Well, after posting the WSB Template and WS4BB, I have gotten MORE PMs, this time regarding a hybrid 5x5/WSB program. Now, usually I speak from complete experience; I’ve done variations of each the 5x5 and Westside programs before, as well as the “early version” of DC, various iterations of HIT, 8x8 training, 3-day splits, 4-day splits, 7-day splits (each bodypart got its own day), super high volume, Yates-style lower volume, Ed Coan style PL SF periodized programs, etc…when you hear me state something, I am stating MY opinion, unless I give credit to the originator. I don’t like guesswork, and I don’t talk smack about someone else’s ideas if I have not tried them out myself or had a few of my buddies, soldiers or wife try it out. Like most dudes who are the “biggest” fish in a small pond, I get asked a lot for weight training advice by my buddies and guys in the various military units to which I’ve been assigned, so I have a decent pool of results to pull from.

Again, I have done a variation of the 5x5 with great success, and have had TONS of success with my WS4BB variant, but I have NEVER combined 5x5 with Westside. I have enough personal experience with both that I feel I can toss out a pretty good idea as to how a WSB/5x5 template would work though by taking what I like from each and adjusting what I don't like. With that in mind, recognize that this is one man’s opinion, and the key to any true advanced program is going to be customization.

If you have not AT LEAST run both the intermediate 5x5 and a WSB style training program for awhile, you really will not be able to customize this properly. In order to know what the hell I’m rambling about, you will need a damn good understanding of the why’s, how’s and where fore's of both training methods. If you don’t understand the principles and the reasoning behind the principles of each training method, I am going to seem like a rambling fool to you. In fact, even if you DO understand both programs, I’m probably going to seem like a rambling fool.

However, never let it be said that I fear looking like a fool, so here we go.

5x5 is cookie cutter. WSB is all about customization. Madcow himself said outright that the spreadsheet serves ONLY as a starting point, that the 2nd time around, you should be able to adjust for your own needs/strengths/weaknesses as far as weight selection and Wednesday exercises. This is not a beginner’s or an intermediate program. It is an ADVANCED program. It also has a lot of volume, so it is best that you do this program after a full deload (from a DF program) or after a SD (if you were running HST). If you are not in good “shape”, meaning your workload capacity/recovery is poor, then run the intermediate 5x5 for a month, starting at week 2, to get yourself into proper workload shape. Do a 1-2 week deload and then hit things up with this one.

[Short text fragments from websites]
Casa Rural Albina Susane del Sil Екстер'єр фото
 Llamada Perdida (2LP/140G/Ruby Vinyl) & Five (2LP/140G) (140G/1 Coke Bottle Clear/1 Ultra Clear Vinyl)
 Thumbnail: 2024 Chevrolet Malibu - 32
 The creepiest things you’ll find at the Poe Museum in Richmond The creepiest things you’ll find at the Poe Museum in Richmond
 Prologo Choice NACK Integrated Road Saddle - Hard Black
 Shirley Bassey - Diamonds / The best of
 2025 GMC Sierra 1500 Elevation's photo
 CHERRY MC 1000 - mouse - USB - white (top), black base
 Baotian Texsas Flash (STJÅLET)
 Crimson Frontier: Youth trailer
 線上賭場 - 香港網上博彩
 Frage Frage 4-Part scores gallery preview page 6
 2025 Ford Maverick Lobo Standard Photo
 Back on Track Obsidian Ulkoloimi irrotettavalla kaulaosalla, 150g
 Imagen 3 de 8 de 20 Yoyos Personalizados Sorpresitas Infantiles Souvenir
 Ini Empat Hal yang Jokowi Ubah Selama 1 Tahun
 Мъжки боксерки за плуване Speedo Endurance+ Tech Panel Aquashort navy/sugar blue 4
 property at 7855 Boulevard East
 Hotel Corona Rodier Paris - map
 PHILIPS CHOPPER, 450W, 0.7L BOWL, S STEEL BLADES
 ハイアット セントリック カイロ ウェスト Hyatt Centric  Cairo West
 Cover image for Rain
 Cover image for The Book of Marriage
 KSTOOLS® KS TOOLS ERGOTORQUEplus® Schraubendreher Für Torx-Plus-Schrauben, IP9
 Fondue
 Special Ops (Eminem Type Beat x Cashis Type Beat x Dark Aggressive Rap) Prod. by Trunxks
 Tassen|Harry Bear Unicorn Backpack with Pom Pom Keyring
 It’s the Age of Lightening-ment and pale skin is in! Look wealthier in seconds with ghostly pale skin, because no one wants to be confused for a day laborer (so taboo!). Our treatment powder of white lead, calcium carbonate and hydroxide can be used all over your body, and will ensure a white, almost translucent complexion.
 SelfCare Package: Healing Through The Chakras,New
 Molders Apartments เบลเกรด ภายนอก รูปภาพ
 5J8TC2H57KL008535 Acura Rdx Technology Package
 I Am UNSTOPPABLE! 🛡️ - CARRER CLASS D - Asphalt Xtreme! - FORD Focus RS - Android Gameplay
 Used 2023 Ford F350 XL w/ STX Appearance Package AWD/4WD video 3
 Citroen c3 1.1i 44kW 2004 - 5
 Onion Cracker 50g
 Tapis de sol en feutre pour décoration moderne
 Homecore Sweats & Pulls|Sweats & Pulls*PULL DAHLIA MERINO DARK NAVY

Task list:
1: In the post on combining 5x5 and Westside training, who said the spreadsheet serves only as a starting point?
2: Write the next part of the post on combining 5x5 and Westside training, picking up after its final sentence.

Solved tasks:
1: Madcow

2:
Monday - ME upper body/press
ME press variant-------3 x 1 – 3, 1 set each @ 90% / 100% / 95% of 3, 2, or 1 RM
Squat/DL variant (a)-- 5x5 (ramped)
RE press variant (a)--- 5x5 (sets across, adjust weights down 5-10% from template)
Pendlay rows----------5x5 (ramped)

Wednesday - RE day
SQ/DL variant (b)----- 4x10
RE Press variant (b)-- 4x10
Chin-ups----------------- 4x10
Yates rows------------- 4x10

Friday - ME lower body
ME DL variant----------3 x 1 - 3 > @ 90% / 100% / 95% of 1, 2, or 3 RM
Squat/DL variant (a)---5x5 (sets across, adjust weights downward 5-10%)
RE press variant (a)--- -5x5 (ramped)
Pendlay rows------------5x5 (sets across)

The ever popular laterals are easily implemented for the medial delts. Sets of GHRs and/or reverse hypers and/or heel plate drags provide a way of taxing the hamstrings without overly taxing recovery. One (or two, or all 3, if you are a stud) can be added in up to twice weekly, the laterals all 3 days if you can swing it, much as direct arm work and hypers/abdominals are added in the Madcow 5x5’s. Understand that those exercises are ADJUNCTS, rather than core principles. Leave them out if you must. Don’t introduce them haphazardly.

Exercise selection. I included both Pendlay rows and Yates rows because they are the 2 most effective exercises for the entire back that I know of, and they are DRASTICALLY different in both technique and affect. The Yates rows are done on 10-rep day for a reason. This is an exercise that knuckleheads like to get stupid with and load up the weight. DON’T do that. Suck down 5% of your ego and use 5% less weight and watch your technique improve by 50% and your results improve by 100%. Leave the egos at the door, bitches. To further mitigate this problem, I have chin-ups as the precursor to the rows as a means of “pre-exhaustion”. So now you have a very reasonable excuse to scale back on the weight for them. Tell that little voice inside your head to STFU, you just got done chinning, you don’t NEED 3 plates on there.

- Select your exercises for the squat/DL/bench variations according to your strengths and weaknesses. If you know that “off the floor” is a weakness in the deadlift, then leave the rack pulls for someone else. If you know that your lockout is ass kicking, you’re fine at the midpoint, but you suck right off the chest, then give some strong consideration to reverse wide-grip benches and overhead presses, rather than CGBP and DB presses. If you don’t give a shit how much you lift, you just want to pack on mass and strength is secondary, then select your exercises according to physique weak points rather than strength weak points.

- Unlike the basic WSB, which says “no direct squatting, deadlifting or benching”, I recommend that you use the basic squat, deadlift and bench press as much as possible in this program. No one that is reading this is an elite powerlifter, so chances are pretty good, you’ll need to keep benching, squatting and deadlifting in order to continue your progress. Additionally, unlike those advanced lifters, you can still have a tremendous amount of success incorporating the big 3 into your routine.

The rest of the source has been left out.